We'll start by importing the necessary libraries and reading the data.

In [2]:
import pandas as pd
import numpy as np

from sklearn.model_selection import train_test_split
from sklearn.metrics import mean_squared_error as MSE

from sklearn.linear_model import Lasso
from sklearn.preprocessing import StandardScaler

from sklearn.linear_model import LinearRegression
from sklearn.metrics import mean_squared_error

from sklearn.ensemble import RandomForestRegressor
from sklearn.model_selection import RandomizedSearchCV


# Read the csv file into a DataFrame
rental_info = pd.read_csv("rental_info.csv", parse_dates=["return_date", "rental_date"])

# Calculate the rental length in days
rental_info["rental_length_days"] = (rental_info["return_date"] - rental_info["rental_date"]).dt.days

# Create dummy variables for special features
rental_info["deleted_scenes"] = np.where(rental_info["special_features"].str.contains("Deleted Scenes"), 1, 0)
rental_info["behind_the_scenes"] = np.where(rental_info["special_features"].str.contains("Behind the Scenes"), 1, 0)

## Step 2: Data Splitting
Next, we'll separate the DataFrame into feature and target sets, then split the data into training and test sets.

In [4]:
# Separate the DataFrame into feature and target sets
X = rental_info.drop(["special_features", "rental_length_days", "return_date", "rental_date"], axis=1)
y = rental_info["rental_length_days"]

# Further split into training and test sets
X_train, X_test, y_train, y_test = train_test_split(X, y,
                                                    test_size=0.2, 
                                                    stratify=y,
                                                    random_state=9)

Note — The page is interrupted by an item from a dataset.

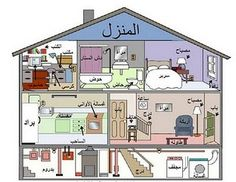 Things in the house in Arabic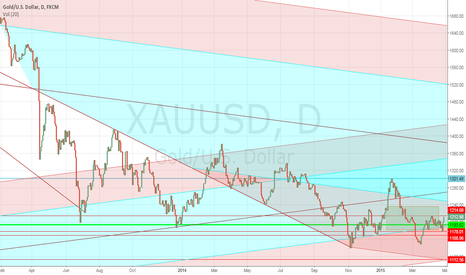 XAUUSD: GOLD- UNABLE TO BREACH 1215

## Step 3: Lasso Regression
We'll create and train a Lasso regression model to perform feature selection.

In [5]:
# Create and train the Lasso model
lasso = Lasso(alpha=0.3, random_state=9)
lasso.fit(X_train, y_train)
lasso_coef = lasso.coef_

# Perform feature selection by choosing columns with positive coefficients
X_lasso_train, X_lasso_test = X_train.iloc[:, lasso_coef > 0], X_test.iloc[:, lasso_coef > 0]

# Perform OLS regression on the selected features 
ols = LinearRegression()
ols = ols.fit(X_lasso_train, y_train)
y_test_pred = ols.predict(X_lasso_test)
mse_lin_reg_lasso = MSE(y_test, y_test_pred)

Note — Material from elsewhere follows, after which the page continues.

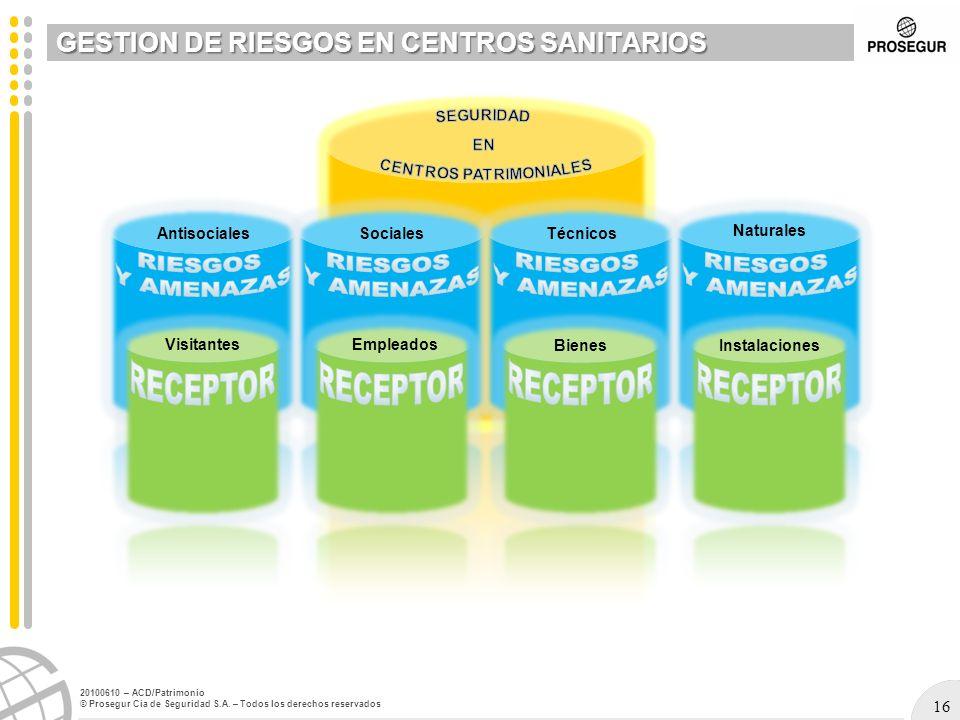 GESTION DE RIESGOS EN CENTROS SANITARIOS
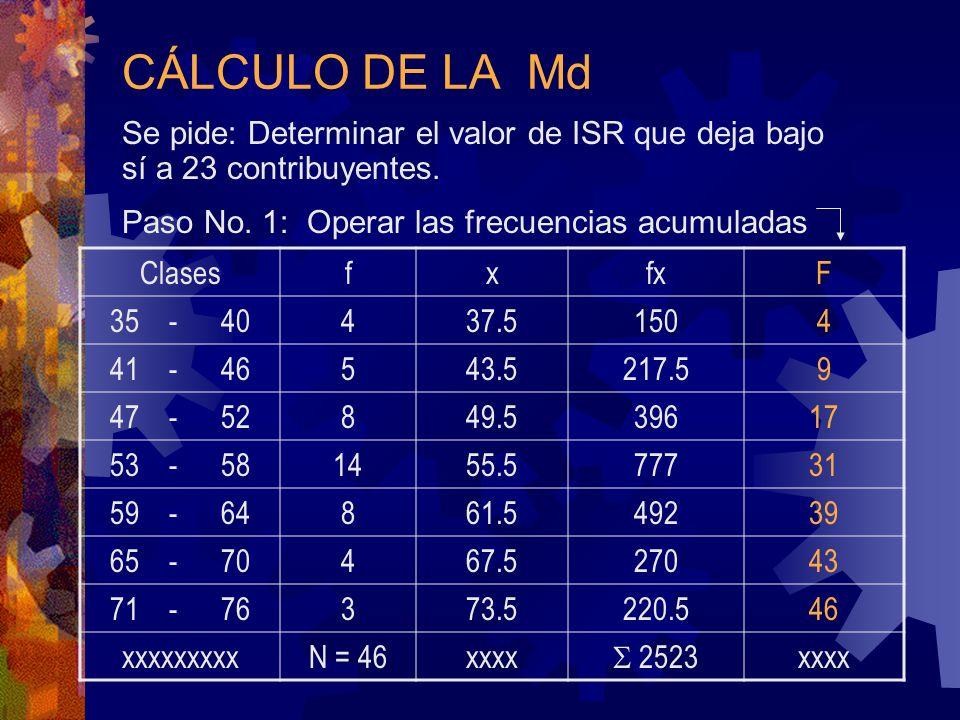 CÁLCULO DE LA Md Se pide: Determinar el valor de ISR que deja bajo sí a 23 contribuyentes. Paso No. 1: Operar las frecuencias acumuladas.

print("OLS gives MSE of: {:.2f}".format(mse_lin_reg_lasso))

OLS gives MSE of: 4.85


## Step 4: Random Forest Regression
We'll use Random Forest Regression and optimize hyperparameters using Randomized Search CV.

In [7]:
# Define hyperparameter space
param_dist = {'n_estimators': np.arange(1, 101, 1),
              'max_depth': np.arange(1, 11, 1)}

# Create a Random Forest Regressor object
rf = RandomForestRegressor()

# Select optimal hyperparameter by randomized search CV
rf_random = RandomizedSearchCV(rf,
                               param_distributions=param_dist,
                               cv=5,
                               random_state=9)

# Fit the random search object to the training data
rf_random.fit(X_train, y_train)

# Create a variable for the best hyperparameters
hyper_params = rf_random.best_params_

# Perform Random Forest Regression
rf = RandomForestRegressor(n_estimators=hyper_params["n_estimators"],
                           max_depth=hyper_params["max_depth"],
                           random_state=9)

rf.fit(X_train, y_train)
rf_pred = rf.predict(X_test)
mse_random_forest = MSE(y_test, rf_pred)

print("Random Forest gives MSE of: {:.2f}".format(mse_random_forest))

best_model = rf
best_mse = mse_random_forest

Random Forest gives MSE of: 2.16


# Results
The OLS regression with Lasso feature selection gave an MSE of 4.85, while the Random Forest model achieved an MSE of 2.16, making it the better model for predicting DVD rental lengths.